Dr. Fantuzzi’s project was funded by the BMRP in January 2002. Dr. Fantuzzi also received a grant for this work from the Crohn’s and Colitis Foundation of America (CCFA), which was partly funded by the CCFA Rocky Mountains Chapter. Her project explores the role of leptin and its receptors in inflammation of the bowel. Leptin, a protein produced by fat cells, has been studied primarily in relation to obesity. Besides regulating appetite and body fat, leptin also modulates immunity and inflammation. It is suspected that leptin could be an important factor regulating inflammation in IBD. Dr. Fantuzzi is studying the role of leptin in experimental models of inflammatory bowel disease in mice using genetically modified mice that do not produce the leptin receptor. This project could help in understanding the complex network regulating the pathogenesis of IBD. The information gained could form the basis for new therapeutic approaches to IBD using leptin or blockers of its receptor.

Eli Broad is a renowned business leader who has built two Fortune 500 companies over a five-decade business career.

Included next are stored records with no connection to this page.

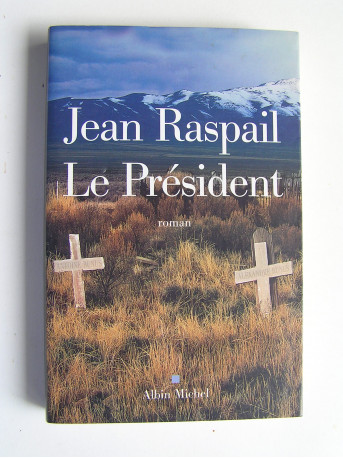 Jean Raspail - Le président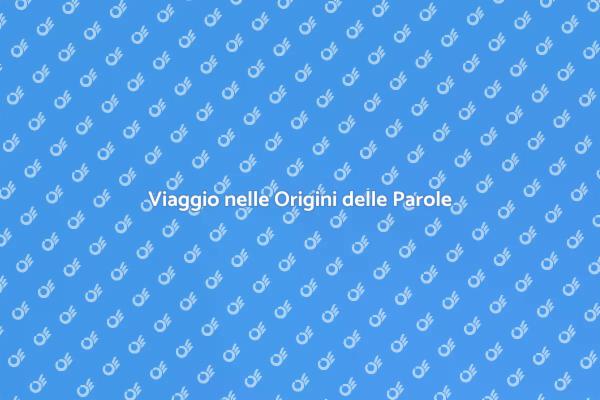 Etimologia: Storie Nascoste nelle Parole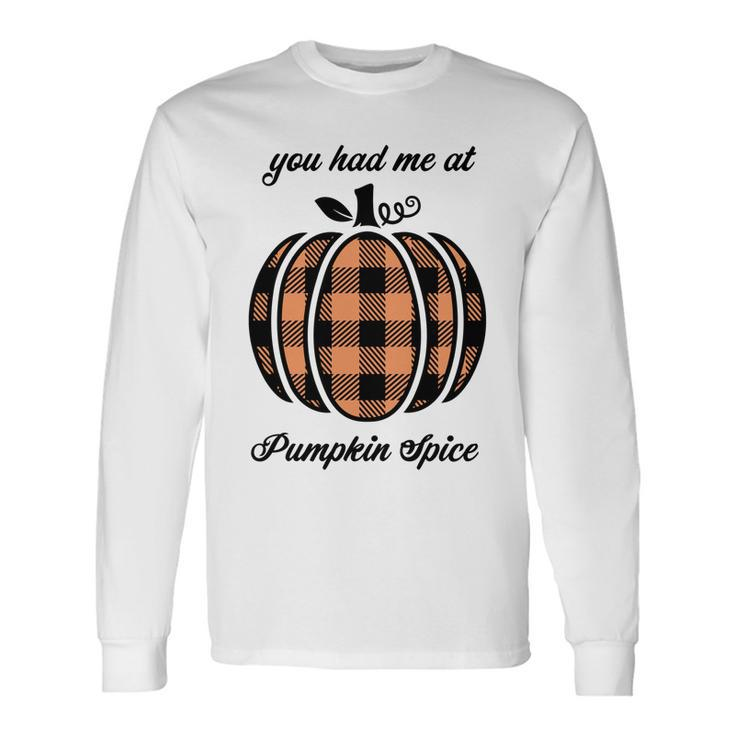 You Had Me At Pumpkin Spice Halloween Autumn Fall Cute Men Women Long Sleeve T-Shirt T-shirt Graphic Print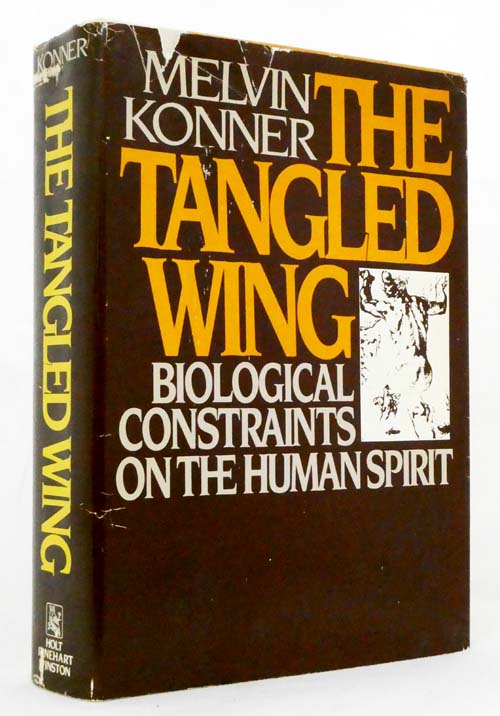 The Tangled Wing : Biological Constrants on The Human Spirit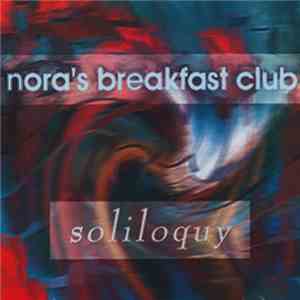 Nora's Breakfast Club - Soliloquy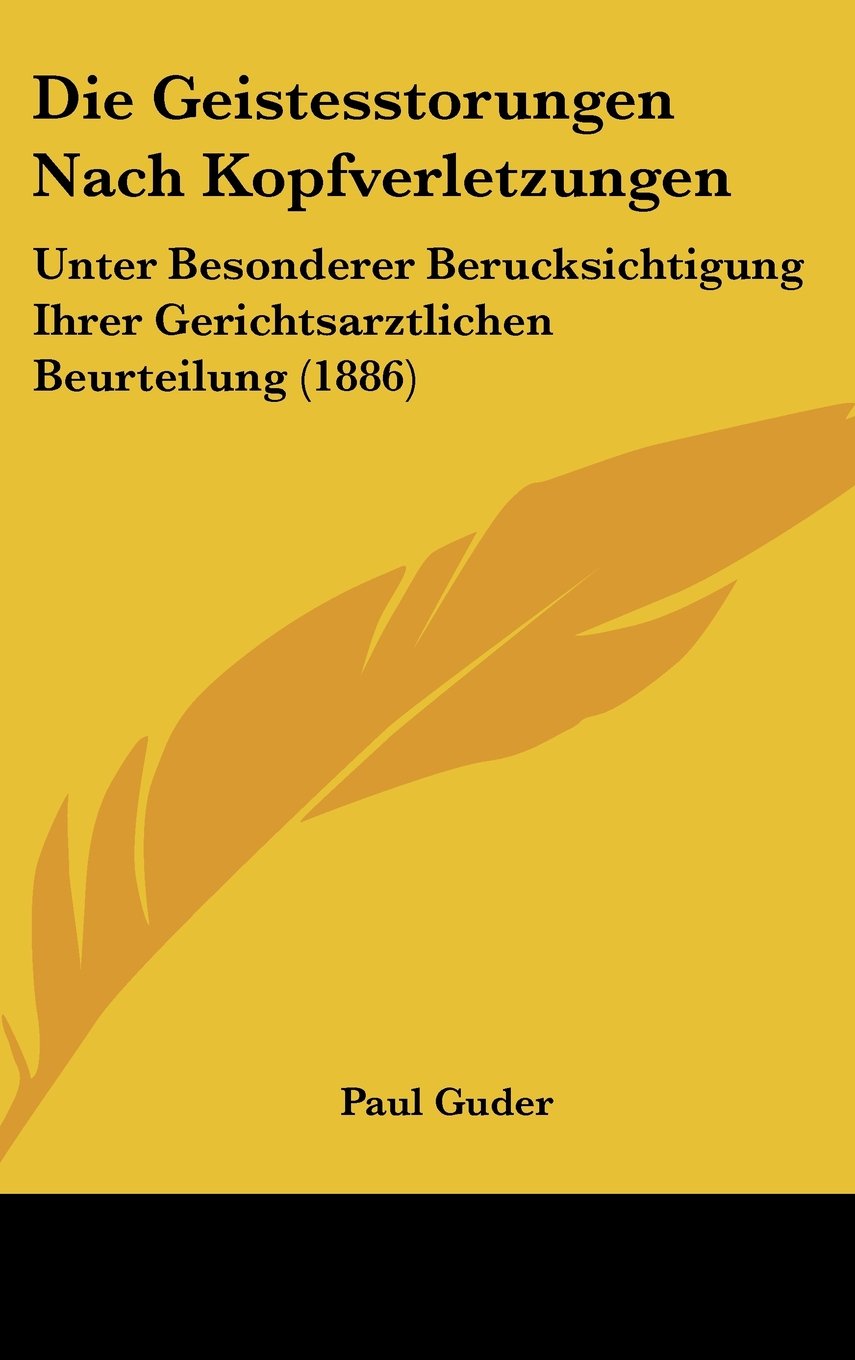Die Geistesstorungen Nach Kopfverletzungen: Unter Besonderer Berucksichtigung Ihrer Gerichtsarztlichen Beurteilung (1886) Contemporary literature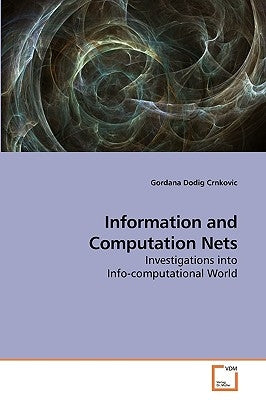 Information and Computation Nets by Dodig Crnkovic, Gordana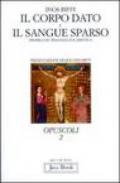 Il corpo dato e il sangue sparso. Profilo di teologia eucaristica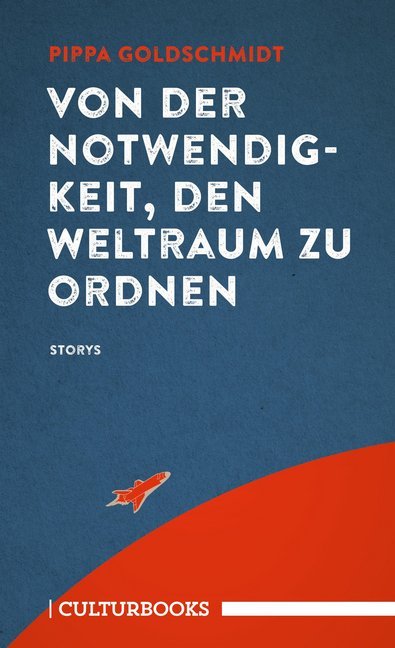 Von der Notwendigkeit, den Weltraum zu ordnen (Pippa Goldschmidt)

He is chairman of AIG SunAmerica, Inc., and is founder-chairman of KB Home (formerly Kaufman and Broad Home Corporation). Today, Mr. Broad spends much of his time as a "venture philanthropist," shouldering financial risk for innovative projects that might not receive funding from traditional organizations.

The Broads recently made a pledge expected to total $100 million over ten years to the Massachusetts Institute of Technology (MIT) to create the Eli and Edythe L. Broad Institute. This research collaboration between MIT, Harvard University and the Whitehead Institute for Biomedical Research is being established to advance genomic medicine.

The Broads have also made major contributions to the California Institute of Technology to construct the Broad Center for the Biological Sciences and to the School of Arts and Architecture at UCLA for the construction of The Broad Art Center.

In addition to the Broad Medical Research Program of The Eli and Edythe L. Broad Foundation, the Broads have two other foundations. The Broad Foundation’s goal is to improve governance, management and labor relations in the nation’s largest urban K-12 school districts. Lending contemporary works of art to museums and university galleries is the mission of The Broad Art Foundation.